▸ SEITENTEXT
Mauer des Sprechens

Die „Mauer des Sprechens“ ist eine Dialogwand, die viele Meinungen und Bekenntnisse widerspiegelt. Die Menschen gehen langsam an ihr entlang, lesen, lernen und diskutieren. Kinder und Jugendlichen wollen, dass endlich gesprochen wird und sie selbst im Kampf gegen sexuelle Gewalt ernst genommen und eingebunden werden.

Auf gedruckten Mauersteinen aus Papier (DIN A5) machen Kinder und Jugendliche auf das Unrecht sexuelle Gewalt aufmerksam, das in unserer Gesellschaft immer noch nicht offen angesprochen wird.

Sie kleben ihre Botschaften, Forderungen und Gedanken auf ein Transparent (siehe Papierrolle) so auf, dass sich ein Mauermuster ergibt. So fügt sich eine „Mauer des Sprechens“ zusammen.

▸ AUFGABE 1
Prüfe anhand des Textes über die „Mauer des Sprechens“, ob die Aussagen (a), (b) und (c) mit ihm übereinstimmen. (a) Die Mauersteine bestehen aus Papier im Format DIN A5. (b) Die Kinder und Jugendlichen kleben ihre Botschaften direkt an eine Hauswand. (c) Die Menschen gehen zügig an der Dialogwand vorbei.
▸ AUFGABE 2
Setze den Text über die „Mauer des Sprechens“ im Anschluss an seinen letzten Satz fort.
Die Einträge spielen hierfür keine Rolle.

▸ ERFASSTE ANGABEN
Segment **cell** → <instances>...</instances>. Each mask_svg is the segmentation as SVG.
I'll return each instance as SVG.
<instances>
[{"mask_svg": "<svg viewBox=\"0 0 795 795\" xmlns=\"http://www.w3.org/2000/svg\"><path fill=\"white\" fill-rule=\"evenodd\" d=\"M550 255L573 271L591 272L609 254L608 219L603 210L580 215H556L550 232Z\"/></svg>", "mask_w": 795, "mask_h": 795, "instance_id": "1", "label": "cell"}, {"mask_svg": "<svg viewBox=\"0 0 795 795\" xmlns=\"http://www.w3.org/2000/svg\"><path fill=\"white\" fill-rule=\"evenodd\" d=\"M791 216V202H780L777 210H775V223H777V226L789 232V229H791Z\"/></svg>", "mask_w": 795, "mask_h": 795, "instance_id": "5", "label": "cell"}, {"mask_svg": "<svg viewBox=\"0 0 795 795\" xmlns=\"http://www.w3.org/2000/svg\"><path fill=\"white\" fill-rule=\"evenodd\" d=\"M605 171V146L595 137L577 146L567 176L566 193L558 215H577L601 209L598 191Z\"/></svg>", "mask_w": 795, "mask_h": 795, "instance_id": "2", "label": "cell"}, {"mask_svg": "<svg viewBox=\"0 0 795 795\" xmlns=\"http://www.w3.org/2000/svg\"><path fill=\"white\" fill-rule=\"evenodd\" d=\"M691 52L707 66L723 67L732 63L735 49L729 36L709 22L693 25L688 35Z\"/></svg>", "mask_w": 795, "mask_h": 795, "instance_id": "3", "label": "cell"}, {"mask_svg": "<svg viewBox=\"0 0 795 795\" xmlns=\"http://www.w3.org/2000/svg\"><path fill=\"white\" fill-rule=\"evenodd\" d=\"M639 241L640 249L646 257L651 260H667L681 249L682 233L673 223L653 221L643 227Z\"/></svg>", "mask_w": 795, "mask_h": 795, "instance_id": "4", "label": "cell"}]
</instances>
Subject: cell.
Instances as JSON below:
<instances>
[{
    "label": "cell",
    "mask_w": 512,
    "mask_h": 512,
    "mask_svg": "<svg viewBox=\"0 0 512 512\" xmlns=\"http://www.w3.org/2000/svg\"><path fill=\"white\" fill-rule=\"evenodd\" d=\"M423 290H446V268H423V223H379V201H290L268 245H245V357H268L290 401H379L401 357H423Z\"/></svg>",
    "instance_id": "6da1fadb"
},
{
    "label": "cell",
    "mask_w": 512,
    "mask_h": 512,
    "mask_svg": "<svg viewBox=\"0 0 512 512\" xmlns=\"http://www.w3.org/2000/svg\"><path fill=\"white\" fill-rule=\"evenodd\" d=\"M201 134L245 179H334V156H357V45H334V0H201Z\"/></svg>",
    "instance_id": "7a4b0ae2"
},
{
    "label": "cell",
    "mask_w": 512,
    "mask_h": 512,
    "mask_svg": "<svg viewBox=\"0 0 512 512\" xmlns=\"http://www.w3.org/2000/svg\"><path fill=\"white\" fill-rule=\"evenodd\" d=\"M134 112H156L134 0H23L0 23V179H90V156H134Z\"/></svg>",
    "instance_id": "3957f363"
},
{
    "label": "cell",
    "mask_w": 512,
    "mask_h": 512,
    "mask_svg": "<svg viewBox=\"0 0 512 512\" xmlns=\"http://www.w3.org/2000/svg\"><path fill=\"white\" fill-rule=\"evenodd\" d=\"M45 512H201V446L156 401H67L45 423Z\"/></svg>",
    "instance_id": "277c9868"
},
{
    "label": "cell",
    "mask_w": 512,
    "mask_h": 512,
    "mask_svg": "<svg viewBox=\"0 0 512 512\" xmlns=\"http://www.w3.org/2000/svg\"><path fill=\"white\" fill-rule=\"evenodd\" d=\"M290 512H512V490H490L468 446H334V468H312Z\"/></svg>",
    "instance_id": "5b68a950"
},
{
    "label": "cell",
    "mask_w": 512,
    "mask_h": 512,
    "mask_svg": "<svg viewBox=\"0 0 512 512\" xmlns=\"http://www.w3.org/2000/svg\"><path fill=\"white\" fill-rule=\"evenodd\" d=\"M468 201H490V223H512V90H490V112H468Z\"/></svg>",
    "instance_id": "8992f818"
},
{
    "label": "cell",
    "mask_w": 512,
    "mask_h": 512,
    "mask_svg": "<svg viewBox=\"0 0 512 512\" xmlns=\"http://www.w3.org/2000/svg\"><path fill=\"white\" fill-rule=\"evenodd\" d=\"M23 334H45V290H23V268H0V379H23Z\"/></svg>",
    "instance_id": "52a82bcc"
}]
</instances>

▸ ANTWORTFELD 1
(a) Ja: „Auf gedruckten Mauersteinen aus Papier (DIN A5)“
(b) Nein: „Sie kleben ihre Botschaften, Forderungen und Gedanken auf ein Transparent (siehe Papierrolle)“
(c) Nein: „Die Menschen gehen langsam an ihr entlang“

▸ ANTWORTFELD 2
Vorgeschichte

Die „Mauer des Sprechens“ entstand in Zusammenarbeit mit Kindern und Jugendlichen. Bereits 2006 organisierten wir in der Städtischen Realschule Kerpen mit rund 700 Schülerinnen und Schülern Informationsveranstaltungen zum Thema Kinderprostitution und eine erste Aktion mit Mauersteinen aus Papier.

Die beiden Aktionen zum Tag gegen sexuelle Gewalt auf dem Düsseldorfer Flughafen 2007 und 2008, die wir zusammen mit Kindernothilfe und ECPAT durchführten, haben deutlich gemacht, dass sich Jugendliche aktiv zum Schutz vor sexueller Gewalt einbringen wollen.

Auf dem evangelischen Kirchentag in Bremen starteten wir im Mai 2009 die „Mauer des Sprechens“.